> Description of the task
Reproduce each record exactly. The pictures should be skipped.

(Stored items)
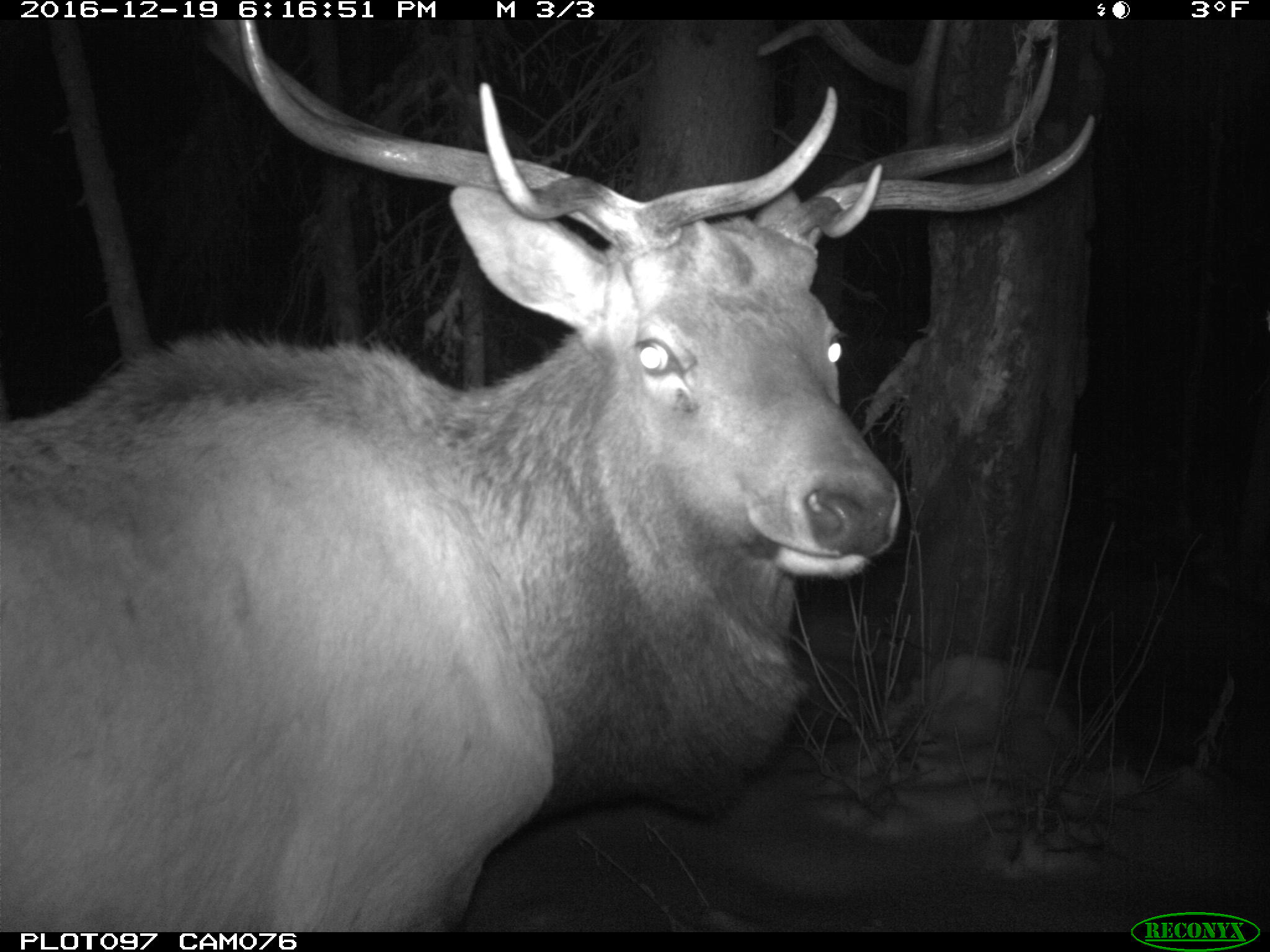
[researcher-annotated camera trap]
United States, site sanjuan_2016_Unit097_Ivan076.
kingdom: Animalia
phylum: Chordata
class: Mammalia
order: Artiodactyla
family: Cervidae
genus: Cervus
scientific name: Cervus elaphus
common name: red deer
Cervus elaphus (red deer).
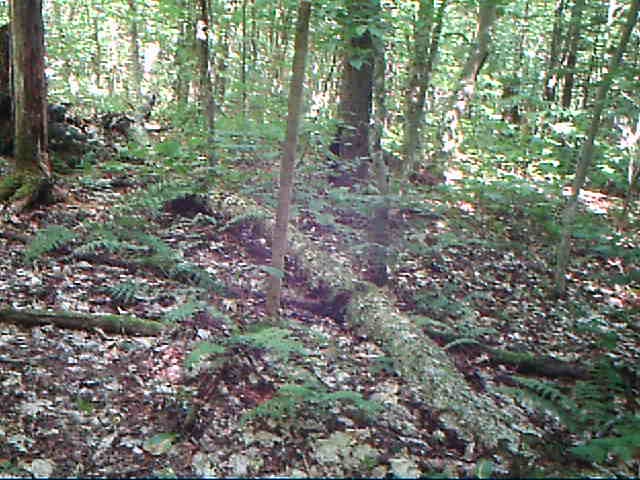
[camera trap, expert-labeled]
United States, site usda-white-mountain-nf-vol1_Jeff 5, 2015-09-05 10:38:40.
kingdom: Animalia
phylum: Chordata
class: Mammalia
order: Carnivora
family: Ursidae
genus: Ursus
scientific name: Ursus americanus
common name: black bear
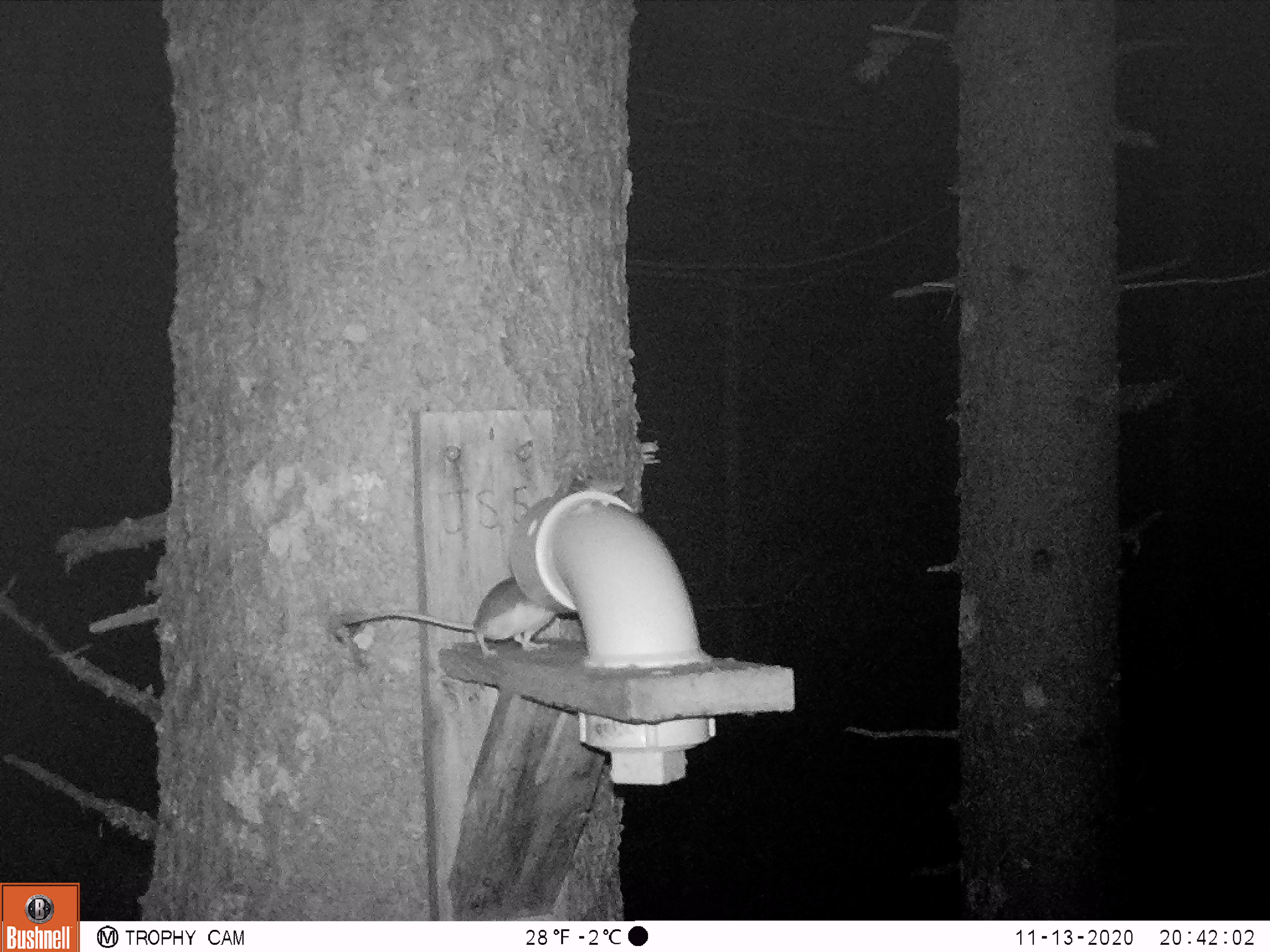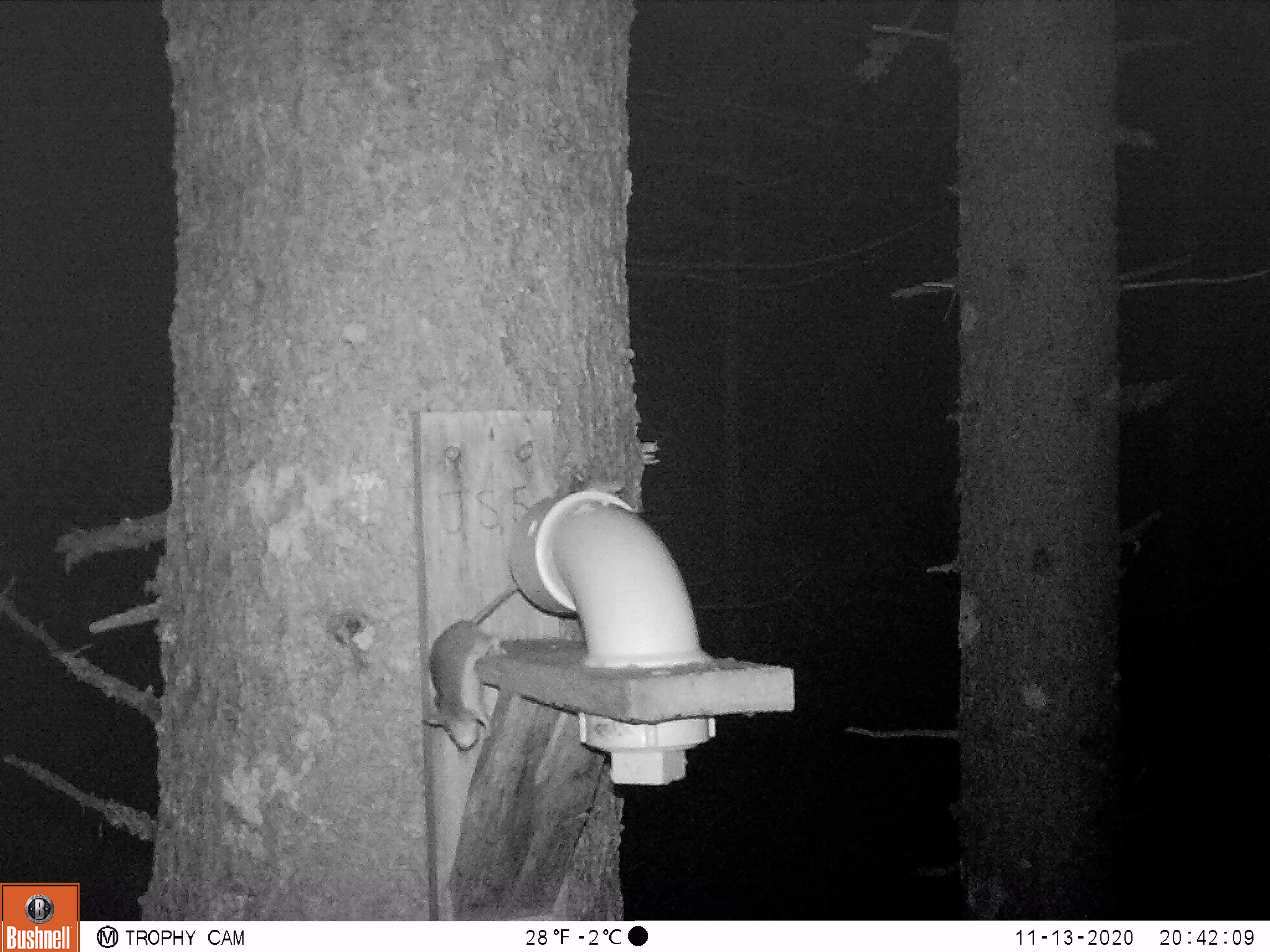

> Written reply
[researcher-annotated camera trap]
United States, site sanjuan_2016_Unit097_Ivan076.
kingdom: Animalia
phylum: Chordata
class: Mammalia
order: Artiodactyla
family: Cervidae
genus: Cervus
scientific name: Cervus elaphus
common name: red deer
Cervus elaphus (red deer).
[camera trap, expert-labeled]
United States, site usda-white-mountain-nf-vol1_Jeff 5, 2015-09-05 10:38:40.
kingdom: Animalia
phylum: Chordata
class: Mammalia
order: Carnivora
family: Ursidae
genus: Ursus
scientific name: Ursus americanus
common name: black bear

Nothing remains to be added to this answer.